# Aggressive Phase: K-Fold + Simpler Models + Revised FeatDrop

**Batch 3**: K-fold ensemble (5 folds x 1 seed) — ~2.5 hours
**Batch 4**: Simpler models (h=32/1L, h=64/1L) + Revised FeatDrop (C, D) — ~5 hours

K-fold merges train+val, splits by seq_ix. Each fold model sees val-like data during training.
This directly addresses the AUC=0.959 distribution shift.

**Kill gates**:
- K-fold: avg fold-held-out val > 0.2650 (lower bar since folds mix train+val)
- Simpler/FeatDrop: mean val (3 seeds) > 0.2709

In [None]:
# Cell 1: Mount Drive, download data, clone repo
import os, json, subprocess

from google.colab import drive
drive.mount('/content/drive')
os.makedirs('/content/drive/MyDrive/wunderfund', exist_ok=True)

!pip install -q kaggle==1.6.14 --force-reinstall
os.makedirs('/root/.kaggle', exist_ok=True)
with open('/root/.kaggle/kaggle.json', 'w') as f:
    json.dump({"username": "vincentvdo6", "key": "FILL_IN"}, f)
os.chmod('/root/.kaggle/kaggle.json', 0o600)

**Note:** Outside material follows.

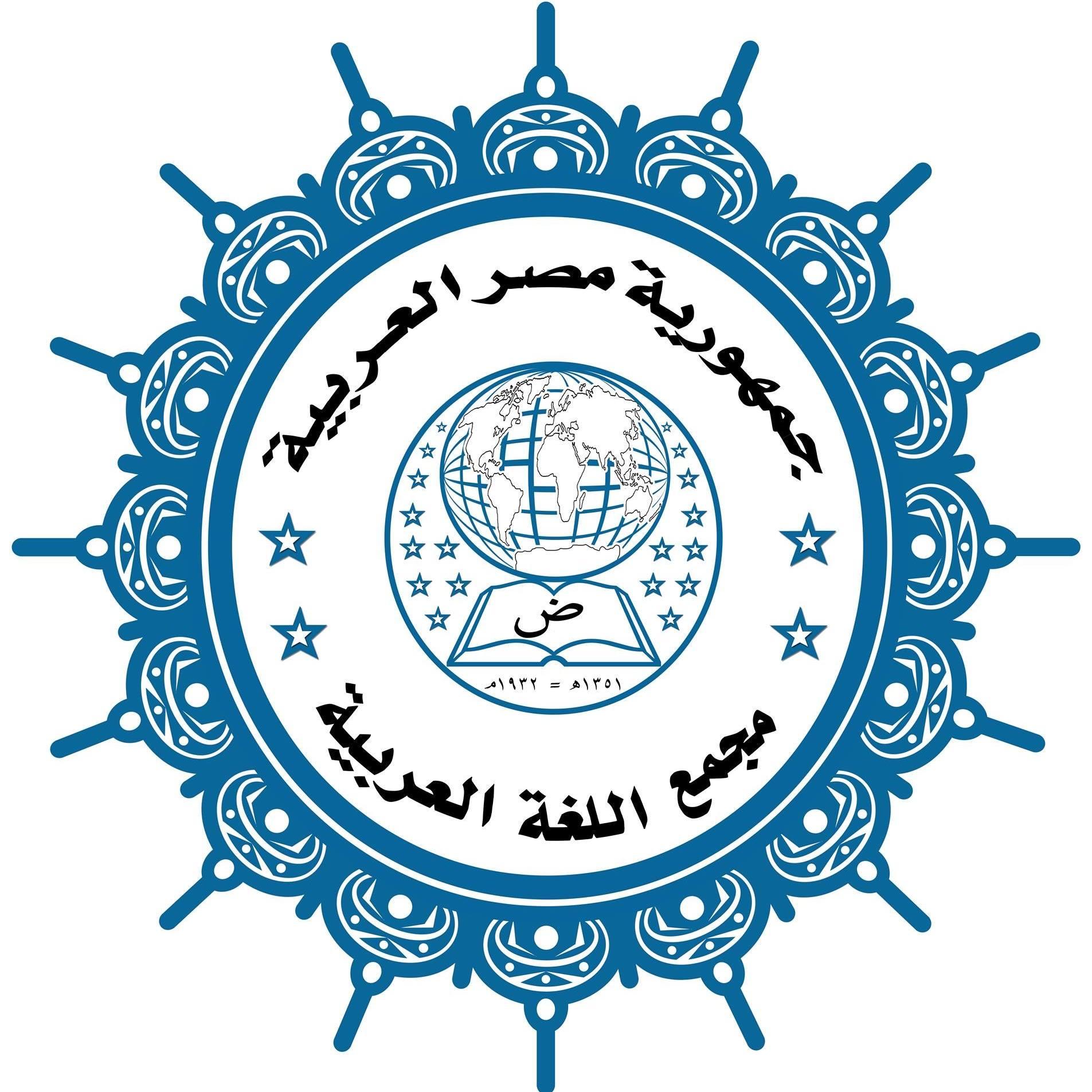 شعار مجمع اللغة العربية بالقاهرة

os.makedirs('/content/data', exist_ok=True)
!kaggle datasets download -d vincentvdo6/wunderfund-predictorium -p /content/data/ --force
!unzip -o -q /content/data/wunderfund-predictorium.zip -d /content/data/
!ls /content/data/*.parquet

REPO = "/content/competition_package"
os.chdir("/content")
subprocess.run(["rm", "-rf", REPO], check=False)
subprocess.run(["git", "clone", "https://github.com/vincentvdo6/competition_package.git", REPO], check=True)
os.chdir(REPO)
os.makedirs("datasets", exist_ok=True)
os.makedirs("logs", exist_ok=True)

subprocess.run(["ln", "-sf", "/content/data/train.parquet", "datasets/train.parquet"], check=True)
subprocess.run(["ln", "-sf", "/content/data/valid.parquet", "datasets/valid.parquet"], check=True)

assert os.path.exists("datasets/train.parquet")
assert os.path.exists("datasets/valid.parquet")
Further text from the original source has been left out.